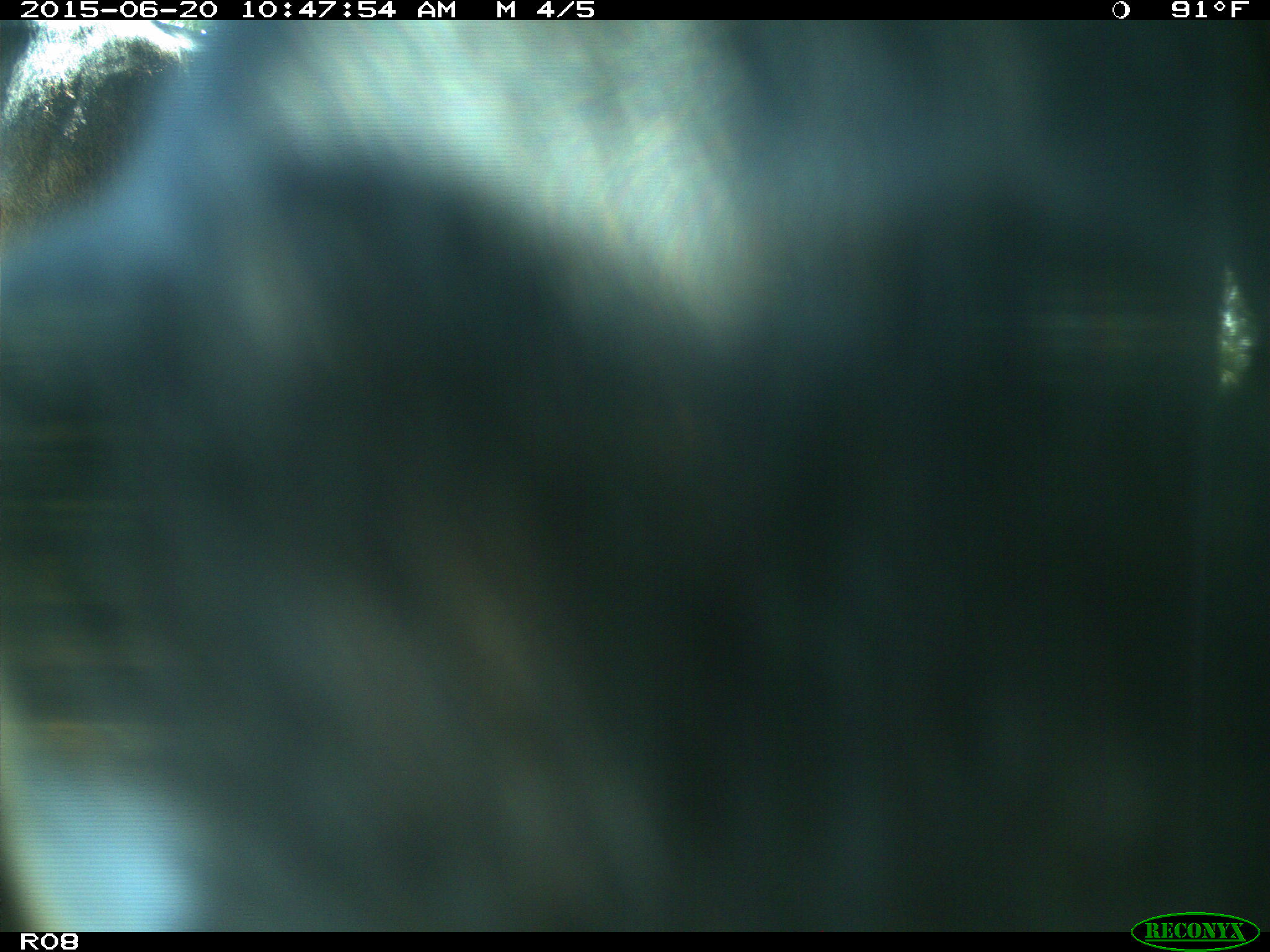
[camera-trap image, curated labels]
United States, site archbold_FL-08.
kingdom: Animalia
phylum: Chordata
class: Mammalia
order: Artiodactyla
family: Bovidae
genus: Bos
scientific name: Bos taurus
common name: domestic cow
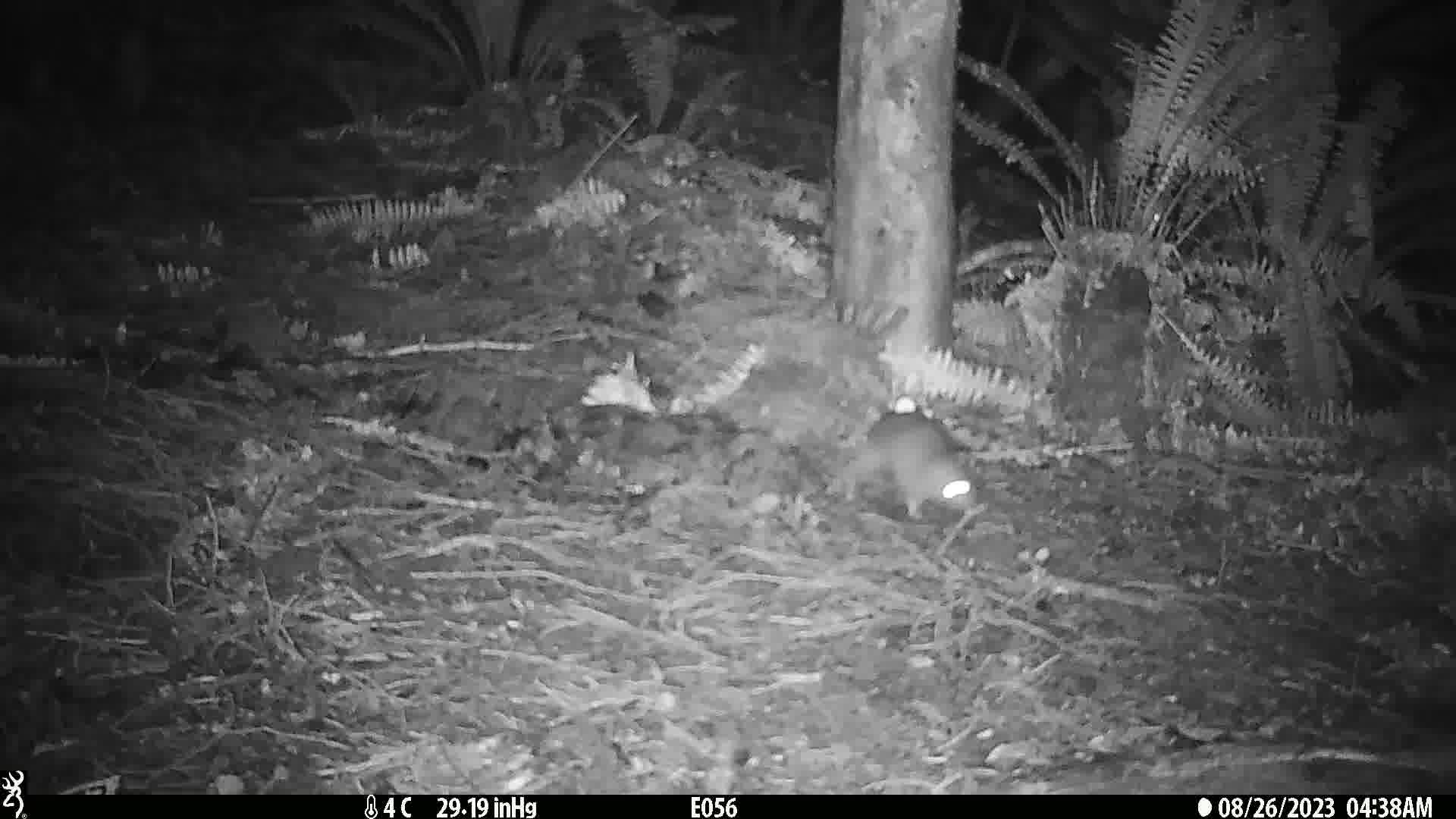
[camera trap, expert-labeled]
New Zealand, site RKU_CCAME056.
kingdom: Animalia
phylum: Chordata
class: Mammalia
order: Rodentia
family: Muridae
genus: Rattus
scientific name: Rattus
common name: rat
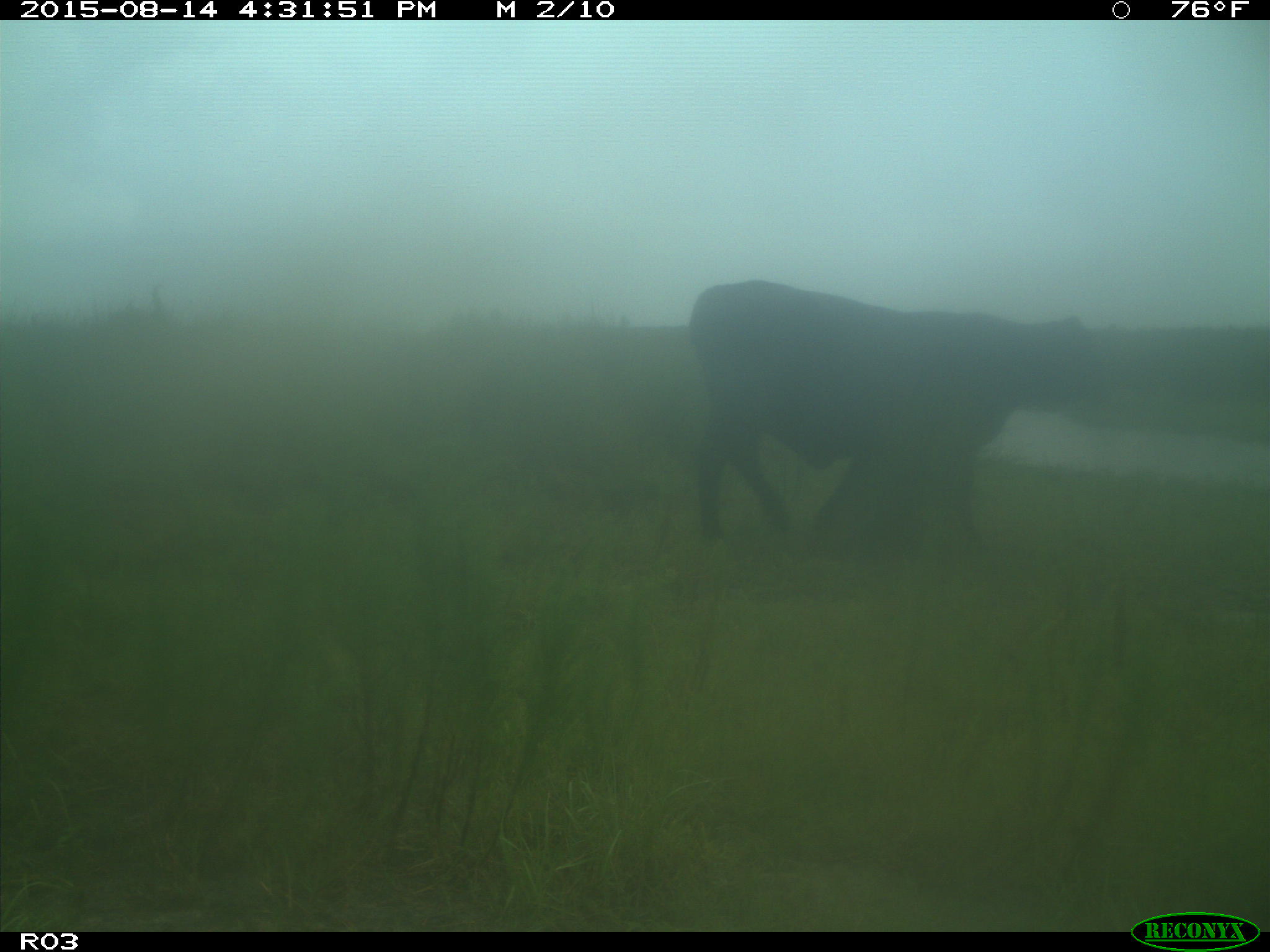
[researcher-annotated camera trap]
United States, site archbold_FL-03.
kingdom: Animalia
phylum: Chordata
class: Mammalia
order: Artiodactyla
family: Bovidae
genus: Bos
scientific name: Bos taurus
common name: domestic cow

::::

Each line above should be printed again exactly, though the pictures should not be.

- [RESPONSE FOR THIS EXERCISE]:
[camera-trap image, curated labels]
United States, site archbold_FL-08.
kingdom: Animalia
phylum: Chordata
class: Mammalia
order: Artiodactyla
family: Bovidae
genus: Bos
scientific name: Bos taurus
common name: domestic cow
[camera trap, expert-labeled]
New Zealand, site RKU_CCAME056.
kingdom: Animalia
phylum: Chordata
class: Mammalia
order: Rodentia
family: Muridae
genus: Rattus
scientific name: Rattus
common name: rat
[researcher-annotated camera trap]
United States, site archbold_FL-03.
kingdom: Animalia
phylum: Chordata
class: Mammalia
order: Artiodactyla
family: Bovidae
genus: Bos
scientific name: Bos taurus
common name: domestic cow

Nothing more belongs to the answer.